Scatter plot showing model performance on existing benchmarks versus RealChart2Code, with all models falling well below the diagonal.Every model tested falls far below the diagonal marking equal performance on simple and complex benchmarks. Open-weight models drop especially hard on RealChart2Code. | Image: Zhang et al.

Open-weight models did much worse. The best performers, Qwen3-VL-235B and Intern-VL-3.5-241B, scored just 3.6 and 3.4, less than half of what the leading proprietary models put up. One of the smallest models tested, DeepSeek-VL-7B, hit a pass rate of just 9.7 percent on chart replication, meaning the generated code failed to even run in more than 90 percent of cases.

The paper’s central finding is what the researchers call the “complexity gap”: models that ace simpler benchmarks fall apart on RealChart2Code. Gemini 3 Pro Preview, for example, scores over 96 percent (normalized) on ChartMimic but drops to around 50 percent on RealChart2Code. The collapse is even steeper for open-weight models. Qwen3-VL-235B pulls in about 85 percent on ChartMimic but under 25 percent on the new benchmark.

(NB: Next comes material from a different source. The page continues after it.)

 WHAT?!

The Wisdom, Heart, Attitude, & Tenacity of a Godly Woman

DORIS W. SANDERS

Open-weight models hallucinate libraries, proprietary models mix up data

The error analysis turns up two very different failure patterns. Open-weight models like Qwen3-VL and InternVL often break down at the code execution stage. They invent libraries that don’t exist or call invalid functions.

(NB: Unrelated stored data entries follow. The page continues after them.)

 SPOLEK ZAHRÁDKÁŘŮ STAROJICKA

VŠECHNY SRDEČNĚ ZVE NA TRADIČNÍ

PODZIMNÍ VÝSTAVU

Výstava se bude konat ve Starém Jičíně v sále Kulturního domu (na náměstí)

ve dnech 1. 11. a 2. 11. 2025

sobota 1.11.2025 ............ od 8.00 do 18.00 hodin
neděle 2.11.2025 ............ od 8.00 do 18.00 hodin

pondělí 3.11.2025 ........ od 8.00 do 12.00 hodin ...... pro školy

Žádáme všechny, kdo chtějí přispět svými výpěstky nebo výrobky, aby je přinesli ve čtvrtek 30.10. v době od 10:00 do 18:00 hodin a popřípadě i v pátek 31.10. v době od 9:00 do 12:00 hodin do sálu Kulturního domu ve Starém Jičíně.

Qwen3-VL-235B, for instance, spits out invalid API calls, like a nonexistent Matplotlib style parameter, in roughly 20 percent of cases. When the code does run, layout problems often crop up, like overlapping subplots or broken grid structures.

Comparison of a complex nine-part reference chart with medical data and the AI-generated version showing overlapping labels and elements.Reference chart on top, AI-generated version below. The model reproduces the individual subplots correctly but fails at spatial arrangement, with text and elements overlapping. | Image: Zhang et al.

Proprietary models like Claude 4.5 and GPT-5.1 rarely produce syntax errors. Their weak spot is data assignment: the visual structure looks right, but individual data series end up on the wrong axes, or visual attributes don’t match what was specified.

Iterative refinement is another sticking point. The researchers describe a pattern they call “regressive editing”: when models are asked to fix one error, they frequently break previously correct parts of the code in the process. Even the best models struggle to balance local edits against the overall consistency of the code, the paper notes.

Automated evaluation lines up with human judgment

For scoring, the team uses a multi-agent system that rates generated visualizations on a three-level scale across eight criteria, including chart type, spatial layout, text elements, axis configuration, and color scheme.

The automated evaluations match human expert judgments with a Cohen’s Kappa of 0.83, indicating strong correlation. Agreement among the agents themselves reached a Fleiss’ Kappa of 0.82.

The researchers acknowledge the benchmark is currently limited to Matplotlib as a visualization library, and automated scoring may miss subtle visual artifacts like minor element overlap or precise color nuances. The benchmark and its code are available on GitHub and Hugging Face.

Google’s PaperBanana research project showed earlier just how tough sophisticated visualizations are for AI image generators. Five specialized AI agents work together to generate scientific charts from text descriptions. Visualization fidelity lands at 45.8 percent, below the human reference, but human reviewers still preferred the results over plain image generation in nearly 73 percent of cases. For statistical plots, PaperBanana also falls back on Matplotlib code generation to boost numerical accuracy.